Over 195 countries will be attending the global summit on climate change in Paris by 2015, but prior to that time, many leading countries within the United Nations are already meeting in Lima, Peru, to finalize talks and reach agreements that would be finalized at the coming Paris summit in 2015.

The US and China have been leading talks in this regard, but other countries like France, Canada, Australia, and Germany among others are pulling their own weights in the agreements to cut down on gas emissions as a way of limiting climate change and global warming.

The two weeks discussions center on global temperatures using statistics from the US National Oceanic and Atmospheric Administration (NOAA) to assess global average temperature over land and oceans. What delegates finalize at will determine the basis of the coming Paris summit 2015 discussion and deals.

Through the intervention of the UN’s Green Climate Fund (GCF), a total sum of $9 billion has been secured, or rather pledged by various countries, at the past climate change conference in Berlin. But Paul Bledsoe, a senior climate fellow at the German Marshall Fund thinks that other countries would do better by pledging their supports in terms of finance and pro-activeness. “Ultimately this is not a problem that can be solved by just the US, China, and the EU. There’s a whole series of countries – Canada, Australia, Japan, Russia, South Africa, Brazil and Indonesia – who have not made commitments (to cut emissions) and we don’t know yet how robust their commitments are.”

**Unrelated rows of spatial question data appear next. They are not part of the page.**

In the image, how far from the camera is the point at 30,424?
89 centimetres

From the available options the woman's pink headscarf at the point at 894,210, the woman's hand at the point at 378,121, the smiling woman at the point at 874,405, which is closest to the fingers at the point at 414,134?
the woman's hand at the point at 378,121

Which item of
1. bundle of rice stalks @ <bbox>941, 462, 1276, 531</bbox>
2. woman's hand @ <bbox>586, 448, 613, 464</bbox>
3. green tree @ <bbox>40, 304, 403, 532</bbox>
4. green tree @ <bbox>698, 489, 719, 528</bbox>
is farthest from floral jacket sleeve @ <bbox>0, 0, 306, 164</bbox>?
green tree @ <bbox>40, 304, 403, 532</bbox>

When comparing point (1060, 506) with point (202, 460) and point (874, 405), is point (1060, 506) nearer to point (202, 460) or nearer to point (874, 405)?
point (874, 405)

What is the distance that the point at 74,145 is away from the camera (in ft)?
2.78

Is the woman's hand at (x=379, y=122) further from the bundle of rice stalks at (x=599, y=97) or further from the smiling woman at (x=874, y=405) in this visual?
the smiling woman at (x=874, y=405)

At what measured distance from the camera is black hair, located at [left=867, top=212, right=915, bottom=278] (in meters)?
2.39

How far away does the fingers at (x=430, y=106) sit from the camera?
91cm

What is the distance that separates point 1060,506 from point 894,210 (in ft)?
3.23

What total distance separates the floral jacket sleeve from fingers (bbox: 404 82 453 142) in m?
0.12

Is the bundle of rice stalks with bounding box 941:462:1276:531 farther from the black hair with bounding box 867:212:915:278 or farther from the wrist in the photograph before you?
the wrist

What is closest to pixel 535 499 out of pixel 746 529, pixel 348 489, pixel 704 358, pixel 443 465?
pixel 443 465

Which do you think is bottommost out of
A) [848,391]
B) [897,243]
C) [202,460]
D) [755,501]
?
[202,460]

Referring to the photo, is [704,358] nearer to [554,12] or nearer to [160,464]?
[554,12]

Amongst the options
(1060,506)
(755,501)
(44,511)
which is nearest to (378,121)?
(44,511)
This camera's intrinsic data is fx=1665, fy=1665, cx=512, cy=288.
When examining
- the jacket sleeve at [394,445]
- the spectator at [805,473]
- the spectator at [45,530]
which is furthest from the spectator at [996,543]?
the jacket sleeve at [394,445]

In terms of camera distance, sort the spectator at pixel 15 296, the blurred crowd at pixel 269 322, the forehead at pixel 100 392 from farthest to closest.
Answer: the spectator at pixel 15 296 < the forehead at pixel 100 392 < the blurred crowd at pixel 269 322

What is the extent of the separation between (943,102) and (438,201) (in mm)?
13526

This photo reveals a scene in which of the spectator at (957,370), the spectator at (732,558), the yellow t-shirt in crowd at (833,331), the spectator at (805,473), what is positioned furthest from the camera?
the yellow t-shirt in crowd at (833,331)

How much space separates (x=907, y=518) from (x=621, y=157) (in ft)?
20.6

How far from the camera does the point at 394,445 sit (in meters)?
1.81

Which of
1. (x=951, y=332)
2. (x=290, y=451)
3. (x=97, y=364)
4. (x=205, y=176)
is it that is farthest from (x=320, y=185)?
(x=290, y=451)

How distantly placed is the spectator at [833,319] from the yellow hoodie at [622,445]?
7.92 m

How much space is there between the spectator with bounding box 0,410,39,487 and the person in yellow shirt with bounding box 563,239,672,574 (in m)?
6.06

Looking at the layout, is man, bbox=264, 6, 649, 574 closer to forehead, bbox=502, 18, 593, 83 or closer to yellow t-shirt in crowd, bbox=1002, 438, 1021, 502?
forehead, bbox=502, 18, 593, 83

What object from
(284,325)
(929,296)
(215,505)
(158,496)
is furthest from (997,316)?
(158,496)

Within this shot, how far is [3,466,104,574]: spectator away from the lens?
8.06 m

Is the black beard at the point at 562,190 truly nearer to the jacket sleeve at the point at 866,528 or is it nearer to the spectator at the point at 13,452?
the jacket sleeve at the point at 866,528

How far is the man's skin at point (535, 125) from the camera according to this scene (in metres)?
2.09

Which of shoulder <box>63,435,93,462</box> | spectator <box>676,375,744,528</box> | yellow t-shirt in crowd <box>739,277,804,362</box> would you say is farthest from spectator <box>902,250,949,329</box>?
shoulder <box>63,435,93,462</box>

Liz Gallagher, a member of the E3G think-tank and an observer of the UN climate talks also thinks member countries should do more in terms of financial commitments and active steps to cut gas emissions and encourage others to do the same. “Developed countries want a narrow scope for those guidelines, but developing countries are pushing for finance and adaption in them. That seems to be a tactical move to make sure that finance and adaptation get more political attention than in the past – for me that’s where the big tensions in Lima will be.”

There just appears to be a weak point in the whole global process for climate change and emission cuts: most countries including the US hint at the fact that they won’t be able to enter into a legally binding commitment to cut gas emissions.